Uddhav Thackeray greenlights NPR, second U-Turn after CAA

Are the Maharashtra CM’s flip-flops a sign that the coalition may be in jeopardy?

Uddhav Thackray

Maharashtra Chief Minister Uddhav Thackeray has given the go-ahead for conducting a National Population Register (NPR) in the state and this appears to have put the delicate coalition equation between Thackeray’s Shiv Sena and his alliance partners the Nationalist Congress Party (NCP) and the Indian National Congress (INC) in a flux.

On Tuesday Thackeray told media persons, that he had no problem with the NPR. “CAA and NRC are different issues. NPR is different. No one has to worry if CAA gets implemented. NRC is not there and will not get implemented in the state. NPR is like a census and I will go through the columns given in the form. I don’t think there should be any problem with it,” said Thackeray who was touring Sindhudurg district in the Konkan region.

Uddhav Thackeray’s flip-flops on the subject are worrisome. Thackeray, who had earlier said that CAA could lead to an ‘invisible partition’ of India, subsequently said in a video interview to Sanjay Raut, executive editor of Shiv Sena’s mouth piece Saamana, “CAA does not take away citizenship, just gives it to affected minorities from neighbouring countries. The law has been misunderstood. But NRC is problematic because it can affect people off all religions including Hindus.” This is classic communal politics… a politics that suggests that something is only a problem if it affects the majority community.

The timing of Thackeray’s NPR backing is also curious given how it comes in wake of NCP Chief Sharad Pawar expressing displeasure at how the Elgaar Parishad case was handed over to the National Investigation Authority (NIA).

After Thackeray said that he had no objections with the NIA taking over the investigations in the Elgar Parishad case, State Home Minister and NCP member Anil Deshmukh said that Thackeray had “overruled” the NCP in doing so. Sharad Pawar, NCP chief too expressed his unhappiness in the matter. He had told mediapersons at a press conference in Kolhapur, “Maintaining law & order is a state subject.

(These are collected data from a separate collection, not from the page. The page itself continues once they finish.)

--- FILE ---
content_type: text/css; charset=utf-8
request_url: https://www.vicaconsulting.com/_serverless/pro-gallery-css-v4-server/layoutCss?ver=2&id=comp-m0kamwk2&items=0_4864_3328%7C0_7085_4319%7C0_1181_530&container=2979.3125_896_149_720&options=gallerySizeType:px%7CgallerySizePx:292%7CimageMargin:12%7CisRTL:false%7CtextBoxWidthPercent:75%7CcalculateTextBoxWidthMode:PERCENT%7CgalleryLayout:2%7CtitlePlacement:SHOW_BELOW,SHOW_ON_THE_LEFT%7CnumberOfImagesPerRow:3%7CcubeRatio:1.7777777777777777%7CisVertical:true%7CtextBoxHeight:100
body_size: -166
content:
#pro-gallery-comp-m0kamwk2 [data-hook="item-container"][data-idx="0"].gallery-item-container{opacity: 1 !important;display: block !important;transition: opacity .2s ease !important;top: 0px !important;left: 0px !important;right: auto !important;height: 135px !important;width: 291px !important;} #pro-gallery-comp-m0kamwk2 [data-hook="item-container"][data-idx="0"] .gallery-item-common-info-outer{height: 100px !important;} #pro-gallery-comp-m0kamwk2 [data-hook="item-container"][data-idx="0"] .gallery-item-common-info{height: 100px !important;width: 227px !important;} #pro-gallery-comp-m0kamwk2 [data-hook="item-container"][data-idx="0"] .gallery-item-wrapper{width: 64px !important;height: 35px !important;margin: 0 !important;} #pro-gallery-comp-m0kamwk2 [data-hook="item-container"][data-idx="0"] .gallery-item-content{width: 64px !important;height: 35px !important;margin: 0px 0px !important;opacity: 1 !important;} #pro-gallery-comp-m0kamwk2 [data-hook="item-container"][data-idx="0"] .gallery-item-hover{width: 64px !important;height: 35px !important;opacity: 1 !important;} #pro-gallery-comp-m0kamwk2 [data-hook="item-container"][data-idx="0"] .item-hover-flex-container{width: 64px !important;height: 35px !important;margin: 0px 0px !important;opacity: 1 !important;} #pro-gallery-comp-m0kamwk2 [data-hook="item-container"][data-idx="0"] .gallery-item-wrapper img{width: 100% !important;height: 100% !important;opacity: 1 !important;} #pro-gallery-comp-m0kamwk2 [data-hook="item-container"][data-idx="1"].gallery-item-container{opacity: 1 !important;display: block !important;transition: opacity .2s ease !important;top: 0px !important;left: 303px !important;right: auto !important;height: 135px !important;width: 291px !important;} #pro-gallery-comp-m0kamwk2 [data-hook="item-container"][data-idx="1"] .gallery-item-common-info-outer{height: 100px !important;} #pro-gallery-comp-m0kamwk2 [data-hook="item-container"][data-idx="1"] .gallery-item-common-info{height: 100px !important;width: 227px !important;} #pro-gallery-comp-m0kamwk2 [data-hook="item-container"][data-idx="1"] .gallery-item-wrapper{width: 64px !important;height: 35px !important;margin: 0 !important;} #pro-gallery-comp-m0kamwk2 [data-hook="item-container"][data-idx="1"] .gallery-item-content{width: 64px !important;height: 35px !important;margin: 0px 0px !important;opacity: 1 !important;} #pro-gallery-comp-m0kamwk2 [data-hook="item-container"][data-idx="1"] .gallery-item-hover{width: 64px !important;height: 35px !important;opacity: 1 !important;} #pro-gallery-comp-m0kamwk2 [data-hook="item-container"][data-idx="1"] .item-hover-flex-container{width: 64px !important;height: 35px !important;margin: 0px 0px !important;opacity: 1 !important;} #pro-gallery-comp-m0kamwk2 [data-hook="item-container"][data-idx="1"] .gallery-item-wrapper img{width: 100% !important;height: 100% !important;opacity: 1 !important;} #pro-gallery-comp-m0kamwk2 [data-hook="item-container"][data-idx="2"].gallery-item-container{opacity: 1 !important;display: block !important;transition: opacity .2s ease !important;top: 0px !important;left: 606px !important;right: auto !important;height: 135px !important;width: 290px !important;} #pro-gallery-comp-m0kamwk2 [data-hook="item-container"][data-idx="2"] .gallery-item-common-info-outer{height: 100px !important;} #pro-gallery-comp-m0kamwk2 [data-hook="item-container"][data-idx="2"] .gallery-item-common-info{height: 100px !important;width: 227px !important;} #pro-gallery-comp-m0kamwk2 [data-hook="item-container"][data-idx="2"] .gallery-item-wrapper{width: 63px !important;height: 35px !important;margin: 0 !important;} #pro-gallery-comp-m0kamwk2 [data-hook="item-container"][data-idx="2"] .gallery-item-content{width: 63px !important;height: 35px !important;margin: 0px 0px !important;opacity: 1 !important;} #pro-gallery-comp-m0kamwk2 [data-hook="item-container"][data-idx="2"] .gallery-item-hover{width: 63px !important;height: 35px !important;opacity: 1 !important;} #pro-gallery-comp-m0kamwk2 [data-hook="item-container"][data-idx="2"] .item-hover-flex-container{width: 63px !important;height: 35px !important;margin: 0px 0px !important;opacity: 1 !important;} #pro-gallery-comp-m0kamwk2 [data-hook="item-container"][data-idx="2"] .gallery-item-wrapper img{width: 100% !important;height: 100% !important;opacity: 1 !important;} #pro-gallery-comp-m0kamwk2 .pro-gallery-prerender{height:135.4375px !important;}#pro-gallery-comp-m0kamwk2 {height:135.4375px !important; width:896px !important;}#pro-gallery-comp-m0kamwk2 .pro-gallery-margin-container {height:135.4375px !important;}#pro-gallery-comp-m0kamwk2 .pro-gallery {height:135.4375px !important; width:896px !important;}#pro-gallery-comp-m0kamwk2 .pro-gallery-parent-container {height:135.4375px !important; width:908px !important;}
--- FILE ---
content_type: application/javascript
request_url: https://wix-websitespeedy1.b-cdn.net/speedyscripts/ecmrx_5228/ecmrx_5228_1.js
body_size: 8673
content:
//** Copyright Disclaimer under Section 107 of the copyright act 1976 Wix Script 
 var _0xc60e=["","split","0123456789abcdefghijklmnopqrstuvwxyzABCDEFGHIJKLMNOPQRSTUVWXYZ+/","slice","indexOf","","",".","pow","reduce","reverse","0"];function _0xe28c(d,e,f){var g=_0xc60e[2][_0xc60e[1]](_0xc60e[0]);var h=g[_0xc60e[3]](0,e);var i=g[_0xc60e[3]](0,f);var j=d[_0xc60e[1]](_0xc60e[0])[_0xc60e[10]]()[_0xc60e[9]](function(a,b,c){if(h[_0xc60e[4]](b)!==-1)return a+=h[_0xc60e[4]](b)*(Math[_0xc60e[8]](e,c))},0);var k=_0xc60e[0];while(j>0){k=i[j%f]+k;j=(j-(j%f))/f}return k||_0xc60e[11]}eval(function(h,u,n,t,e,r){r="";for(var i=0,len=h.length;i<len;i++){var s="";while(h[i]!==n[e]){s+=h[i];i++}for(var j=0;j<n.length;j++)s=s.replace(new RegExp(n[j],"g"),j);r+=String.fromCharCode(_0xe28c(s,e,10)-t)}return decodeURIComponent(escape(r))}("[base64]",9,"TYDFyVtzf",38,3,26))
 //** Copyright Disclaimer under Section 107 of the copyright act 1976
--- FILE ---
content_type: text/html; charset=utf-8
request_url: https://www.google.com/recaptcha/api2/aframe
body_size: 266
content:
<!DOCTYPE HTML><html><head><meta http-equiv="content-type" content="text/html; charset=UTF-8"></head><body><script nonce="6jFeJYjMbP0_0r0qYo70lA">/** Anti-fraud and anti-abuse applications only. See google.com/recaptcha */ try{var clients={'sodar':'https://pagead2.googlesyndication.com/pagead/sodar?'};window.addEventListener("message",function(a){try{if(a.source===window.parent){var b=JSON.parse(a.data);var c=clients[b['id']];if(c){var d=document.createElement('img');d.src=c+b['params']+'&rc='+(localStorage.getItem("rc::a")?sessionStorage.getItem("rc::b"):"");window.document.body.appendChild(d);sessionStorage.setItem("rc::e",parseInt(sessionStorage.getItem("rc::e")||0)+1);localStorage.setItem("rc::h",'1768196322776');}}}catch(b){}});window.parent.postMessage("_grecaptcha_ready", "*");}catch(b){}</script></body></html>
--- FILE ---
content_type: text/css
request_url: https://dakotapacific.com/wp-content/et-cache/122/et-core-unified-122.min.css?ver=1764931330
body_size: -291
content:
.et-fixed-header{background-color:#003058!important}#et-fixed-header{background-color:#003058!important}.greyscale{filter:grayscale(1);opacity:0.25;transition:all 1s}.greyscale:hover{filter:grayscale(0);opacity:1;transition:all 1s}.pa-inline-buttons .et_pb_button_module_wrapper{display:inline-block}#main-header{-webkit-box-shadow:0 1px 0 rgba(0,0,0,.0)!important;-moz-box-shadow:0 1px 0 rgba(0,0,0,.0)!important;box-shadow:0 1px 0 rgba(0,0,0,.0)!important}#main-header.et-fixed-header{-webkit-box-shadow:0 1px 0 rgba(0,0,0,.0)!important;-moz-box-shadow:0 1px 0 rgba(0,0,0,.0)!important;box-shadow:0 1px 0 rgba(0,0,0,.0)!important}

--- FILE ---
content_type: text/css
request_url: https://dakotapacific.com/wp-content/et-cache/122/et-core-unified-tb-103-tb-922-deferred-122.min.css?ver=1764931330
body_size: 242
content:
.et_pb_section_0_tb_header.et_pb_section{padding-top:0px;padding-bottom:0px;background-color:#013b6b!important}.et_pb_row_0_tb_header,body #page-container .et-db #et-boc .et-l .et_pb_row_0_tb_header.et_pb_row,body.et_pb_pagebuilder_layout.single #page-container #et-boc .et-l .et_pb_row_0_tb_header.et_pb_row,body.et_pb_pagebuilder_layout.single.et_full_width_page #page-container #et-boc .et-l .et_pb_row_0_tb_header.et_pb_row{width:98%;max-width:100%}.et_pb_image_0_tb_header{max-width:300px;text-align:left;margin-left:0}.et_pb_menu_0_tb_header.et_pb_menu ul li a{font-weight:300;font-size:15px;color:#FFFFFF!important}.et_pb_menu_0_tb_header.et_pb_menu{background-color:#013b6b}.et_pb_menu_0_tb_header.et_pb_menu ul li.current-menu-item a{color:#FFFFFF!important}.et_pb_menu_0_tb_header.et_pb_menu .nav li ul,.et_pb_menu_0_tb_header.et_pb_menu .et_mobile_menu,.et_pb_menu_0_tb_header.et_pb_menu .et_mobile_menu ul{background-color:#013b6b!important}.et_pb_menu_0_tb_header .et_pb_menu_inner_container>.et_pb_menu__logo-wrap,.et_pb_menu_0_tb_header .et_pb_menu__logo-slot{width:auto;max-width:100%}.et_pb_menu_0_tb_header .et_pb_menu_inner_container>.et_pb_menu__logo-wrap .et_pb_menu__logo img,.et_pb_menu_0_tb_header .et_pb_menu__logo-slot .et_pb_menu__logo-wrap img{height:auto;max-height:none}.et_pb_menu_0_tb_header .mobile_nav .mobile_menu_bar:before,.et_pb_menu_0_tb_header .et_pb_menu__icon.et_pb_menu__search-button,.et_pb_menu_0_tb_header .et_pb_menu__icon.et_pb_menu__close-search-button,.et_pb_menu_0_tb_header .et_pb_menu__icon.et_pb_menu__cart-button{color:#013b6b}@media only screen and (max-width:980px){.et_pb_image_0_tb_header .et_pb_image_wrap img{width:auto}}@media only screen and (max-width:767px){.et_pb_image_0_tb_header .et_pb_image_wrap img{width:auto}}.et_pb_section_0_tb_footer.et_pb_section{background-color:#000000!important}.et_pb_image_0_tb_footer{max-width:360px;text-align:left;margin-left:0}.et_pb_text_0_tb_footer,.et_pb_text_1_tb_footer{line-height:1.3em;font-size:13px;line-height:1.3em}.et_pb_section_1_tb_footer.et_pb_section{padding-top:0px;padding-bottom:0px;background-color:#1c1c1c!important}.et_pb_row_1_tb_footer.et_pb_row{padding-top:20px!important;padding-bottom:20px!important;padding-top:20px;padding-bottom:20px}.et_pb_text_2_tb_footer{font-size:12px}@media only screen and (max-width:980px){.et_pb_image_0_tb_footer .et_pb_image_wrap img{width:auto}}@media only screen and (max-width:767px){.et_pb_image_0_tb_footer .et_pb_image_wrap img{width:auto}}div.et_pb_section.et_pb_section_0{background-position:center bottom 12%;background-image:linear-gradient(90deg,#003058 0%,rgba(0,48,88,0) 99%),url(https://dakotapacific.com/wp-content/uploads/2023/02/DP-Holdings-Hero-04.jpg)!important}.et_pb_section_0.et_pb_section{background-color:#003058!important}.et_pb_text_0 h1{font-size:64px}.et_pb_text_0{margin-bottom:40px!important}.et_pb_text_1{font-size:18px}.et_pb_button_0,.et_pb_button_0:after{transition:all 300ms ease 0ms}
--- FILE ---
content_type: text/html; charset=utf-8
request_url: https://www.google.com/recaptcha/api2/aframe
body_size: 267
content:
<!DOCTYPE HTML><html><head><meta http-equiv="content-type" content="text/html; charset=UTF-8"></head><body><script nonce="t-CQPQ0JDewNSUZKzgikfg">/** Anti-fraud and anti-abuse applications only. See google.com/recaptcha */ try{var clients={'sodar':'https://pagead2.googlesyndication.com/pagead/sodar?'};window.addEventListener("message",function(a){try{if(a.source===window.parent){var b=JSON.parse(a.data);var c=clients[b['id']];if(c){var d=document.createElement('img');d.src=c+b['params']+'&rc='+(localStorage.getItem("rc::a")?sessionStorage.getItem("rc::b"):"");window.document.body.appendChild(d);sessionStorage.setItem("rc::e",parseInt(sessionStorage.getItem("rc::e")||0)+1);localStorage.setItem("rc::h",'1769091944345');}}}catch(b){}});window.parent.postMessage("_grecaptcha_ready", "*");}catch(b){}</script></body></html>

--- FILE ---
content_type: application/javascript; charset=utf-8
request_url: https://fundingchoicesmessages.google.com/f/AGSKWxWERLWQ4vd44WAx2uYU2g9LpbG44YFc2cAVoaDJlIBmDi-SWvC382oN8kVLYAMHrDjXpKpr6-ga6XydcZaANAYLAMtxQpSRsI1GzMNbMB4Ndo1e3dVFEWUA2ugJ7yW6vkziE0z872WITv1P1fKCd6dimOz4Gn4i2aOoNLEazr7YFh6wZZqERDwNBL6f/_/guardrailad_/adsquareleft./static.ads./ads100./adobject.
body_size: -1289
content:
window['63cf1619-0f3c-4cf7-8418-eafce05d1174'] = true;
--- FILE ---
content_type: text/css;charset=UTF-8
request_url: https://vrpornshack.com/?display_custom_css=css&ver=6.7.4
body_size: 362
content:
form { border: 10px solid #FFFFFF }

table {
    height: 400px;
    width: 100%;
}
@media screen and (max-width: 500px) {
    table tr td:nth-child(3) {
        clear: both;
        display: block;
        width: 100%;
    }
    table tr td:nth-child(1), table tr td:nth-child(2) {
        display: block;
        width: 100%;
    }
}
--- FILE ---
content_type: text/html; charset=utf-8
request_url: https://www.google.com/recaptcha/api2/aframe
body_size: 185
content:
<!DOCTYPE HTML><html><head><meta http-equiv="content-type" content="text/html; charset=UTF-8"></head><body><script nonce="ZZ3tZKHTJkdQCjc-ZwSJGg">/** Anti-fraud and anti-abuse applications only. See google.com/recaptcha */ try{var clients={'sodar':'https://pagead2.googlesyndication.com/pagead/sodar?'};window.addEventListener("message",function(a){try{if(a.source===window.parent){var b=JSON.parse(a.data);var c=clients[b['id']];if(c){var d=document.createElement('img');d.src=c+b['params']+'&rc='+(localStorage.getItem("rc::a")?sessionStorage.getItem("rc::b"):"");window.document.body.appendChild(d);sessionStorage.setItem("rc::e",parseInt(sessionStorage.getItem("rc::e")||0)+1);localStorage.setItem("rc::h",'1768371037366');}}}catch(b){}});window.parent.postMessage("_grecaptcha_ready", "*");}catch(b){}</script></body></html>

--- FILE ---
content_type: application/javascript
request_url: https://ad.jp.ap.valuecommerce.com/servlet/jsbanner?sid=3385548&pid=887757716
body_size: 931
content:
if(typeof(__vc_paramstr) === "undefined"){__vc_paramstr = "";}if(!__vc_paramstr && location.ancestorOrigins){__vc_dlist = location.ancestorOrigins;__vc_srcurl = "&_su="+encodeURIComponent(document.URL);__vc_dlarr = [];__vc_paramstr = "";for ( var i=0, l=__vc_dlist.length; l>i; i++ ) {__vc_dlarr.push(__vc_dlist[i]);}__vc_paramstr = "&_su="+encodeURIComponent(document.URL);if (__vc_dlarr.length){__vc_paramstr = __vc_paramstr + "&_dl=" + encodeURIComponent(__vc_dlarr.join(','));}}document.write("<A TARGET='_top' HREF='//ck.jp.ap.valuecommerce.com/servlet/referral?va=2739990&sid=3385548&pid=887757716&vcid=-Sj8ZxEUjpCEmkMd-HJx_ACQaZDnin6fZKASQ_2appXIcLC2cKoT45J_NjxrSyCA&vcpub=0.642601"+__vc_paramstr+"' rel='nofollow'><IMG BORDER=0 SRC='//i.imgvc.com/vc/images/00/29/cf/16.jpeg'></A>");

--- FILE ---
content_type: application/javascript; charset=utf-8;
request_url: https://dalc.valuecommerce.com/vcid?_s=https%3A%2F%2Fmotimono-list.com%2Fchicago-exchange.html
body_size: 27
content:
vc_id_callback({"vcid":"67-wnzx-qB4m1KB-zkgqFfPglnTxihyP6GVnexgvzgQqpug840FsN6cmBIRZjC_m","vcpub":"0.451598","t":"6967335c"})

It is unfair to encroach upon the rights of the state and Maharashtra’s support to the move is more unfair.”

This is the first decision of the chief minister that has Pawar has criticized since formation of the Maharashtra Vikas Aghadi (MVA) government. When the MVA was formed Pawar had written a letter to the CM demanding a probe in the matter by a Special Investigation Team (SIT) headed by an IPS officer. But before the state home department could do so, the Centre transferred the case to the NIA which then asked the Pune sessions court to transfer evidence and records to the special NIA court in Mumbai.

All this could be political posturing by Thackeray to keep alliance partners in check, by appearing to side with the BJP’s stand given how they control the government at the center.